Dad's own grandfather was mayor of Christchurch during the war, so knowing my own family's history, I fully appreciate the pressure our leaders are under at this time.

One of the most important things during a crisis like this is to keep people's spirits up. I had an email from someone who had bought one of my books of poetry and photography about the Taylor River this week, saying how much they appreciated it, and would rely on it to remind them of their daily walk while they are confined at home due to being in a high risk demographic.

As someone who works remotely, and builds websites and apps for a living, I'll be doing what I can to provide interesting material on Marlborough Online, and though I actually have plenty of paying work, (Marlborough Online doesn't put food on the table), I'll try to spend more time adding content, and updating the blog section of this site. Even if I can't get out and about, I have plenty of resources to draw on for content.

I can quickly add new sections to the site, or add features, and I don't have to get permission from anyone to do so. I'd also like to extend an invitation to anyone else with creative tendencies if you'd like to contribute written or visual material. I'm fully equipped to work remotely, so I can meet with you without having to leave my home office.

Some good, long form articles, or even fiction about Marlborough could be helpful to keep people occupied over the coming weeks when they won't be going anywhere to far. I'm not sure about stories of zombie apocalypse personally, as that might be a little too close for comfort, however people have many different tastes , so as long as it's local, I'll consider publishing it, although I won't publish anything that's too adult orientated, as Marlborough Online is primarily a resource about Marlborough, and I know from feedback, school students do look at the site.

Records in a dataset
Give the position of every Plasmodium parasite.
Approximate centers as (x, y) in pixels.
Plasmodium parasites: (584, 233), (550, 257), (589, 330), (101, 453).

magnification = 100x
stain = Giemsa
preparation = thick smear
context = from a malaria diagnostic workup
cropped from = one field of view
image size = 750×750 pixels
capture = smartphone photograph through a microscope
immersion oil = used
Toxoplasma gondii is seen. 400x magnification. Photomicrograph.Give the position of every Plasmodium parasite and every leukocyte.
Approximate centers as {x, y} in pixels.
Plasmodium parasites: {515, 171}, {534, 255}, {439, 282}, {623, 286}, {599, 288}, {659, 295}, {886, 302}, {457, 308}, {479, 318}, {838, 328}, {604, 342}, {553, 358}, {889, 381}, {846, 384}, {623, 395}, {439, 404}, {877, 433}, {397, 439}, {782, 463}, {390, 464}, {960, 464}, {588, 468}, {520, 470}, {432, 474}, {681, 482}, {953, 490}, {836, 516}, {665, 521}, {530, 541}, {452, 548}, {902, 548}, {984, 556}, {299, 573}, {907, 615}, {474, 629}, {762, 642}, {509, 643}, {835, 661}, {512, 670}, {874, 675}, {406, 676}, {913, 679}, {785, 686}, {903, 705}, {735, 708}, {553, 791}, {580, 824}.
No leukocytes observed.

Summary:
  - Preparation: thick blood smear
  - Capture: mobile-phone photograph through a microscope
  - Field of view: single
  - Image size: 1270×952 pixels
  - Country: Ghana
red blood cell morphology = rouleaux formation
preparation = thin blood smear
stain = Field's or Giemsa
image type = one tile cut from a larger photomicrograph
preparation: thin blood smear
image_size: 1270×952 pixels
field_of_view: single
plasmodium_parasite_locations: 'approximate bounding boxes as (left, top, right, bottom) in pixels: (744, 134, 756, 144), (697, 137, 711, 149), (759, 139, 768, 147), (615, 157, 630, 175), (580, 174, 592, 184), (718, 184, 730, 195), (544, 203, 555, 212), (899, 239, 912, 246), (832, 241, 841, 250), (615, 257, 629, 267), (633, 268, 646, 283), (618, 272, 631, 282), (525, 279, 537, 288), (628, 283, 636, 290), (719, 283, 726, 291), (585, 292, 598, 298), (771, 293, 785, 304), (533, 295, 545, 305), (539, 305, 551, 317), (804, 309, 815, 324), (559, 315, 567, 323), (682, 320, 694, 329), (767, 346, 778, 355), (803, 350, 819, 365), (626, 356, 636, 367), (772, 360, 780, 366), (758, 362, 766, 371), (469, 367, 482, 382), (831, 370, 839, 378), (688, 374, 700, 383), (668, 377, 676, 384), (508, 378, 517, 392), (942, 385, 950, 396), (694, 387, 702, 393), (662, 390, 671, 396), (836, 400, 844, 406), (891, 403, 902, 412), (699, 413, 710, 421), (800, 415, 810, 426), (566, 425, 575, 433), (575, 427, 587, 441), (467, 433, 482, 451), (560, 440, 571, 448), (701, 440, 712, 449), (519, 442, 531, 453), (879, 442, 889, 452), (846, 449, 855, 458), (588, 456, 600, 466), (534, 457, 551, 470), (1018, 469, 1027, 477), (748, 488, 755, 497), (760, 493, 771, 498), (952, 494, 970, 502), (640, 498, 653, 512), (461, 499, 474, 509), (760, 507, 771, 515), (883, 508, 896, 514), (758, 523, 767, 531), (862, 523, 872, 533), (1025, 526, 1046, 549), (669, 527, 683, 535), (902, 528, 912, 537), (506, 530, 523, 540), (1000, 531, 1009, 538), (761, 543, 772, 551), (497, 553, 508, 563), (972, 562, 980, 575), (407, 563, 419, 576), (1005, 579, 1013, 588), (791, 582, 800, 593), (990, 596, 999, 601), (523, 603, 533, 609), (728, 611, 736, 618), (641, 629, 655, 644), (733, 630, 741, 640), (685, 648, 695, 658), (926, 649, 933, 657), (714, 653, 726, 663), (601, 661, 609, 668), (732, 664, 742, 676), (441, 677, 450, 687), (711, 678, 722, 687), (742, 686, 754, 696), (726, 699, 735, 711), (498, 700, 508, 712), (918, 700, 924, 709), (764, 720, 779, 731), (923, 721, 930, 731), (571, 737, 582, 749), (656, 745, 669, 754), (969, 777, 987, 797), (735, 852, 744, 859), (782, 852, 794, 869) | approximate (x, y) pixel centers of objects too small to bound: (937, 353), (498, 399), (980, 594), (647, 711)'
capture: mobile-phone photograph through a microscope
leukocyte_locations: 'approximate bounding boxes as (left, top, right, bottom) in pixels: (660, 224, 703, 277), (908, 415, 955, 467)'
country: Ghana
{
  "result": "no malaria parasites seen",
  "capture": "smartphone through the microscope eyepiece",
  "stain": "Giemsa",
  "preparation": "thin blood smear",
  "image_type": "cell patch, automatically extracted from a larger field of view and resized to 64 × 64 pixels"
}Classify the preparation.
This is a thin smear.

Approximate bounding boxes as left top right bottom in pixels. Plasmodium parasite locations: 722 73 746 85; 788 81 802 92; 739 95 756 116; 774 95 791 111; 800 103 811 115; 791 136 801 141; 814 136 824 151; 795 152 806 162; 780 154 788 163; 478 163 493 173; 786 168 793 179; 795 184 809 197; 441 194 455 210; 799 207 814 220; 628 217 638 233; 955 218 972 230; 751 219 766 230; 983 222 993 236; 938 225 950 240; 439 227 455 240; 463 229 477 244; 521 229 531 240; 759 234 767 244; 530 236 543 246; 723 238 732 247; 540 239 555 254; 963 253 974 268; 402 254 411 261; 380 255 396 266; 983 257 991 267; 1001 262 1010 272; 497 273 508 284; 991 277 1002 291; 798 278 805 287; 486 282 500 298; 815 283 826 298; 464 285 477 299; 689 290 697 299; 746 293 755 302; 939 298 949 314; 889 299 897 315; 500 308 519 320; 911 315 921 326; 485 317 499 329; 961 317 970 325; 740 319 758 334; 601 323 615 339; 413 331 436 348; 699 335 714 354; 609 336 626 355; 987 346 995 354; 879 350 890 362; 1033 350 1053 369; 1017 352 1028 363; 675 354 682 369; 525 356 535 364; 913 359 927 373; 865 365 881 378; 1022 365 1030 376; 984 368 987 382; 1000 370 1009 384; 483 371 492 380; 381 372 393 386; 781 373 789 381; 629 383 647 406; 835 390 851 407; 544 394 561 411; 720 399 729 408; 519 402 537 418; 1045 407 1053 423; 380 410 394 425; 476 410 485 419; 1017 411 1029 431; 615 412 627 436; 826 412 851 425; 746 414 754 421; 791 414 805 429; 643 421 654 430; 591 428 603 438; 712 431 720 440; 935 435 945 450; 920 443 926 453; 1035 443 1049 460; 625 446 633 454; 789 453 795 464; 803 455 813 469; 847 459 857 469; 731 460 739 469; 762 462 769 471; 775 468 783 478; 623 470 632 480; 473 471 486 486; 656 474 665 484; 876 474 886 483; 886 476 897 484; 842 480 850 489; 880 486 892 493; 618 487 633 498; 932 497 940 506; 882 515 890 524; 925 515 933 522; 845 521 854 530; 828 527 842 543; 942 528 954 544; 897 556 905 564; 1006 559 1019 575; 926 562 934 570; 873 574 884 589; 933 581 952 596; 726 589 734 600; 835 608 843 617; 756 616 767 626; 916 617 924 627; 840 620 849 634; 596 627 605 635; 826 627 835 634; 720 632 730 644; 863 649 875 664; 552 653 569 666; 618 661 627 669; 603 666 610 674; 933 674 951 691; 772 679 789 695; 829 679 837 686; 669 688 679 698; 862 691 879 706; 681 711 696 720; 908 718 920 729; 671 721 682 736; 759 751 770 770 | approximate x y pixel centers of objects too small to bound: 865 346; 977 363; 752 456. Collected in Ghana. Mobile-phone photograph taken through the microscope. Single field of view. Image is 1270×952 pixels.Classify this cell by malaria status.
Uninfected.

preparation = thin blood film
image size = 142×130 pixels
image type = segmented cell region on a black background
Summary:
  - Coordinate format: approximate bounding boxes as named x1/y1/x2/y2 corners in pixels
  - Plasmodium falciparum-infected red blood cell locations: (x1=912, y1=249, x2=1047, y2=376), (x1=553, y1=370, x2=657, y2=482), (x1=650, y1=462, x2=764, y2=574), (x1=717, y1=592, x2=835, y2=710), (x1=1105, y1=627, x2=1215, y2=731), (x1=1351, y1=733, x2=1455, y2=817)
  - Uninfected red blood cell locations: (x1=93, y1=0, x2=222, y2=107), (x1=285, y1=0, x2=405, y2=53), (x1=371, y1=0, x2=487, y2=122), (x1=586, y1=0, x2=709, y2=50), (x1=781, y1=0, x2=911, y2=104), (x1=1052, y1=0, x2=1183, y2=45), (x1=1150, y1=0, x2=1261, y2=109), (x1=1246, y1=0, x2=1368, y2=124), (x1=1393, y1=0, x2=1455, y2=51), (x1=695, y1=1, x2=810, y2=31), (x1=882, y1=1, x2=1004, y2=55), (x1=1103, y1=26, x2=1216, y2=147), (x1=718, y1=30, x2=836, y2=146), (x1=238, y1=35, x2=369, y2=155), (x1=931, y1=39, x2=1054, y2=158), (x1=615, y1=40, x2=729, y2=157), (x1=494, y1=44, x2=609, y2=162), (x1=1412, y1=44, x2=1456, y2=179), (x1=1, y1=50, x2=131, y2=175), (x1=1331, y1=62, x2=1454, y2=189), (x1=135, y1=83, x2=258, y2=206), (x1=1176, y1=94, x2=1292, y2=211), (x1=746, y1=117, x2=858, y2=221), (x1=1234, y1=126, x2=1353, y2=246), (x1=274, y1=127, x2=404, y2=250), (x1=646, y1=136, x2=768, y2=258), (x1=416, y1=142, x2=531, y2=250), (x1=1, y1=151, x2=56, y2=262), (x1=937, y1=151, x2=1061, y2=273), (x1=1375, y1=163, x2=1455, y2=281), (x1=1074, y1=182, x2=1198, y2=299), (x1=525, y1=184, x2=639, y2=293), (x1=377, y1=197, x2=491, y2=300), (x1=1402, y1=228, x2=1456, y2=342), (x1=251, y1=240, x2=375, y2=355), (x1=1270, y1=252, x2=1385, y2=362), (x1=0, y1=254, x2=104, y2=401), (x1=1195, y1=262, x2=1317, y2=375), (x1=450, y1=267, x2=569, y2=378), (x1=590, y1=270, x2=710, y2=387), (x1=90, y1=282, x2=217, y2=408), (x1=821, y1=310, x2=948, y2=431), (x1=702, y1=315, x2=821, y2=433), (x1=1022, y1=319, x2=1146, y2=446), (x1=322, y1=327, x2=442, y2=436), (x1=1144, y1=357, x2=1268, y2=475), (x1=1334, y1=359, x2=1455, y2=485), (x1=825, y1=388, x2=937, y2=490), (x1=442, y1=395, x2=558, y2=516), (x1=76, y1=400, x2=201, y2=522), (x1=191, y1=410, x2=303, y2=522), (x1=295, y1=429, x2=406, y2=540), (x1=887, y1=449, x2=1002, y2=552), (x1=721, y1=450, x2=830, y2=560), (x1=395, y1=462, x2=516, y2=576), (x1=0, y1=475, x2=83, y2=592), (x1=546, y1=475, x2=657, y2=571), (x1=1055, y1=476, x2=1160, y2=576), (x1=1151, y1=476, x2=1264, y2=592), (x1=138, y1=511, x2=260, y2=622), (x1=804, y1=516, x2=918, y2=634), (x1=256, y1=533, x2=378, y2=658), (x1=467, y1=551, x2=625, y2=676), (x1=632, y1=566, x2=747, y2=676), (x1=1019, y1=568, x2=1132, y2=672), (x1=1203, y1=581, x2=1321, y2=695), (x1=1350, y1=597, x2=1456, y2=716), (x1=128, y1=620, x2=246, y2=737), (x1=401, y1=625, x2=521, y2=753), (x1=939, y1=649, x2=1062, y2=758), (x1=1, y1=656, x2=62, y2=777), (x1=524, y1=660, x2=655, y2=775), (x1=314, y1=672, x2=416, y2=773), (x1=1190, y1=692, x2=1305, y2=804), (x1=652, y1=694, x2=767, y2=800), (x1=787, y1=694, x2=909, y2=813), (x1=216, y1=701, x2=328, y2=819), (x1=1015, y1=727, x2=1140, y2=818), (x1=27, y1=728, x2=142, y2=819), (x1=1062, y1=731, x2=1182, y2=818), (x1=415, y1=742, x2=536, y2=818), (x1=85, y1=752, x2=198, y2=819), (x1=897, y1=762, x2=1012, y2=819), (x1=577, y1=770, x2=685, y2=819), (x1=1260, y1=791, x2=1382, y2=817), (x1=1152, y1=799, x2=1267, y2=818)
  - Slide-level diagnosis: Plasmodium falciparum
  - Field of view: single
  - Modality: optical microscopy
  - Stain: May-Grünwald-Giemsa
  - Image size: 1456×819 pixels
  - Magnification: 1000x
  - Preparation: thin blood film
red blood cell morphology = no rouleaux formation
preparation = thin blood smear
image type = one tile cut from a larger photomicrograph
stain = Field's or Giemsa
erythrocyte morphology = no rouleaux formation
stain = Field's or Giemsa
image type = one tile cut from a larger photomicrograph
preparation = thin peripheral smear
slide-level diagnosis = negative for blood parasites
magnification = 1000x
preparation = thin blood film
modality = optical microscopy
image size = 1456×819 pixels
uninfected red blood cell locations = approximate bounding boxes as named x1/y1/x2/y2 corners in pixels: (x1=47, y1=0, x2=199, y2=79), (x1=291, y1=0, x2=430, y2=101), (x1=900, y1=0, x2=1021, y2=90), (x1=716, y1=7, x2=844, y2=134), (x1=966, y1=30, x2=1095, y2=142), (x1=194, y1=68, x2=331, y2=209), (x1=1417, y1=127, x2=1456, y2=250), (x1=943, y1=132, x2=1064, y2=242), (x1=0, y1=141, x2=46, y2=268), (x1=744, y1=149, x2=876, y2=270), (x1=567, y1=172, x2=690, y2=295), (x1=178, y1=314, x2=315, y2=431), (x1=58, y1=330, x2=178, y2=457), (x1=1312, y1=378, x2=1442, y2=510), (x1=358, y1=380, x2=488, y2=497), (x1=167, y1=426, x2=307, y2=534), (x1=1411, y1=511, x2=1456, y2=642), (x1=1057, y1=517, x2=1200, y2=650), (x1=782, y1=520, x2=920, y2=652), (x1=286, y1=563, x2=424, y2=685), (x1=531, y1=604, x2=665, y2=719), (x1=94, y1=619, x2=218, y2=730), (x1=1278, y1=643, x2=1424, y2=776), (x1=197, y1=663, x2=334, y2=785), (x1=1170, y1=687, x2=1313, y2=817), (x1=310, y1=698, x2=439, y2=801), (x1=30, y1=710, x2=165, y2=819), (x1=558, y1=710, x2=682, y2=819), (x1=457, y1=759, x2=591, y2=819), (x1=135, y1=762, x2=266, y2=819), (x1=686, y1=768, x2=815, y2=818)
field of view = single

→ **Prompt**: According to the Marlborough Online post, what position did the writer's dad's grandfather hold during the war? Please answer briefly. None of the records is needed here.

→ **Problem solution**: He was mayor of Christchurch.